Pull out each row below that contains the word "farthest", and copy those rows unchanged.

▶ _MATERIAL FOR THIS EXERCISE_
** BEGIN **

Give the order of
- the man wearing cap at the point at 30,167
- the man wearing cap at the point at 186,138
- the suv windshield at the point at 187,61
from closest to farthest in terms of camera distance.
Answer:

** END **
** BEGIN **

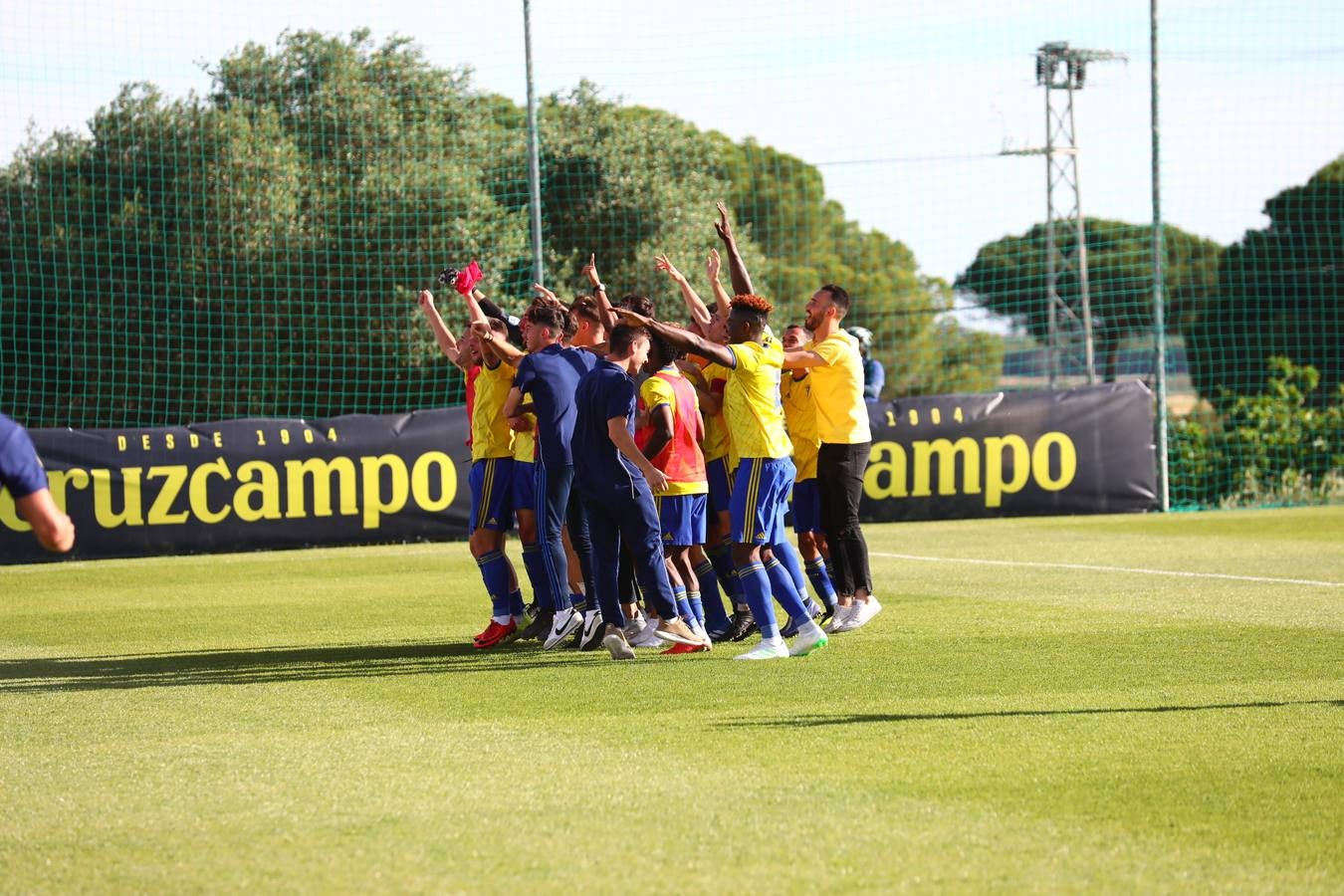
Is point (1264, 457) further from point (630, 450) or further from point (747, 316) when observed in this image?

** END **
** BEGIN **

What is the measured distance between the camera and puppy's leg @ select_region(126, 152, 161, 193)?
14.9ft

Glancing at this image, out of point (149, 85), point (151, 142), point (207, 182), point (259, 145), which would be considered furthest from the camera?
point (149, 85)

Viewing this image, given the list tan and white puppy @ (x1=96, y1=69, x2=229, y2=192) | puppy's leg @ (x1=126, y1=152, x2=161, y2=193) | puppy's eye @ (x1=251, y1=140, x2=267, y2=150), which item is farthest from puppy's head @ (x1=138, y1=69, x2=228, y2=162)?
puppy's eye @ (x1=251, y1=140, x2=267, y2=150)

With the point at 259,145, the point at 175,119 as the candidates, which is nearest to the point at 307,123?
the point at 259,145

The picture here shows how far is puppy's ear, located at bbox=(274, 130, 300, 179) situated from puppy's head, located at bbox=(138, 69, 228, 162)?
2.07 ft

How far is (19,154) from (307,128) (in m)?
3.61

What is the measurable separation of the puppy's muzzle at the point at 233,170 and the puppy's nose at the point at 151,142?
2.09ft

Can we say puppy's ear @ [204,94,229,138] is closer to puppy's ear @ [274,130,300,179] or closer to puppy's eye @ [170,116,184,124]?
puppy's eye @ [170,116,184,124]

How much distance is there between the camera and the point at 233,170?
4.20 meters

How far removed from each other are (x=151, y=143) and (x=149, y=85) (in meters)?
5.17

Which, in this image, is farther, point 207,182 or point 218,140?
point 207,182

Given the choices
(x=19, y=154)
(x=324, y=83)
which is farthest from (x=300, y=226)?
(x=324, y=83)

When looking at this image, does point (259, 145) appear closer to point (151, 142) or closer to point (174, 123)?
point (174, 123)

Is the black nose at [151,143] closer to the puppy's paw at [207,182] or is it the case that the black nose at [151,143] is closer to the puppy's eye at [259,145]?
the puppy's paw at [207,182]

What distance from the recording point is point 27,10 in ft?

** END **

▶ _FINISHED EXERCISE_
from closest to farthest in terms of camera distance.
Viewing this image, given the list tan and white puppy @ (x1=96, y1=69, x2=229, y2=192) | puppy's leg @ (x1=126, y1=152, x2=161, y2=193) | puppy's eye @ (x1=251, y1=140, x2=267, y2=150), which item is farthest from puppy's head @ (x1=138, y1=69, x2=228, y2=162)?
which is farthest from (x=300, y=226)?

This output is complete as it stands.